8.1. Classes of Fencing
8.2. Node Level Fencing
8.3. STONITH Configuration
8.4. Monitoring Fencing Devices
8.5. Special Fencing Devices
8.6. For More Information

Abstract

Fencing is a very important concept in computer clusters for HA (High Availability). A cluster sometimes detects that one of the nodes is misbehaving and needs to remove it. This is called fencing and is commonly done with a STONITH resource. Fencing may be defined as a method to bring an HA cluster to a known state.

Every resource in a cluster has a state attached, for example: “resource r1 is started on node1”. In an HA cluster, such a state implies that “resource r1 is stopped on all nodes but node1”, because an HA cluster must make sure that every resource may be started on at most one node. Every node must report every change that happens to a resource. The cluster state is thus a collection of resource states and node states.

If, for whatever reason, a state of some node or resource cannot be established with certainty, fencing comes in. Even when the cluster does not know what is happening on some node, fencing can make sure that that node does not run any important resources.

Classes of Fencing

There are two classes of fencing: resource level and node level fencing. The latter is the primary subject of this chapter.

Resource Level Fencing

Using resource level fencing the cluster can make sure that a node cannot access one or more resources.
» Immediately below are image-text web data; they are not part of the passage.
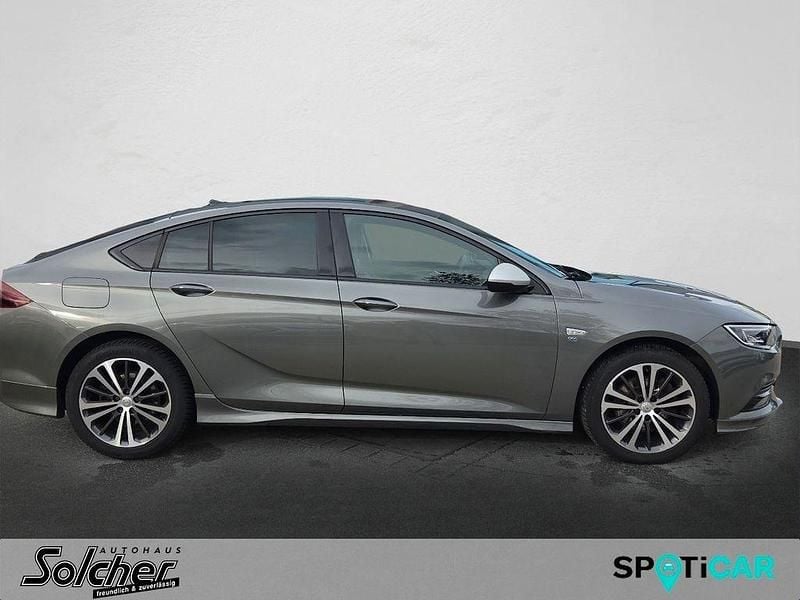 Gebraucht Opel Insignia Ultimate 209 PS (153 kW) 2019 Grau Limousine
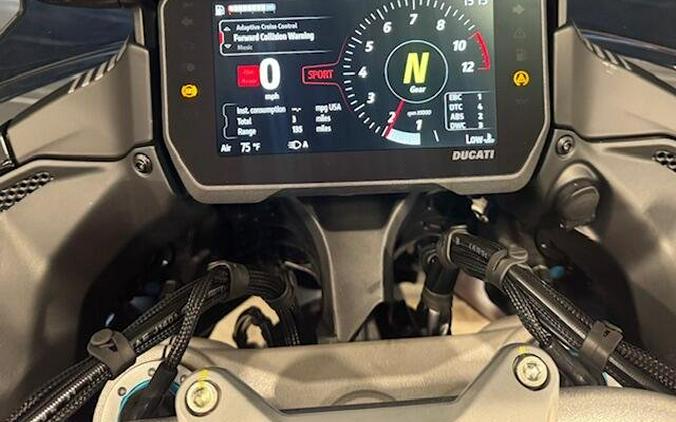 2026 Ducati Multistrada V4 Pikes Peak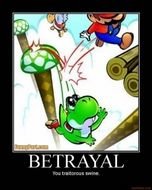 Yoshi Meme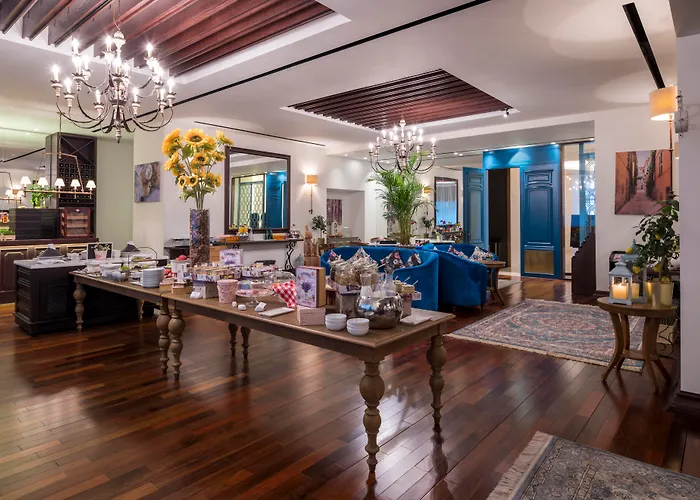 Sofitel Dubai Downtown Hotel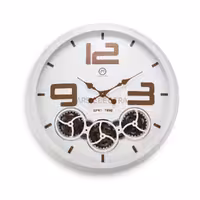 ساعت 7020 سفید پارس الکترا (هفتاد سانتی متر) pec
One typical example is a SAN, where a fencing operation changes rules on a SAN switch to deny access from the node.

The resource level fencing may be achieved using normal resources on which the resource you want to protect depends. Such a resource would simply refuse to start on this node and therefore resources which depend on will not run on the same node.

Node Level Fencing

Node level fencing makes sure that a node does not run any resources at all. This is usually done in a very simple, yet brutal way: the node is simply reset using a power switch. This may ultimately be necessary because the node may not be responsive at all.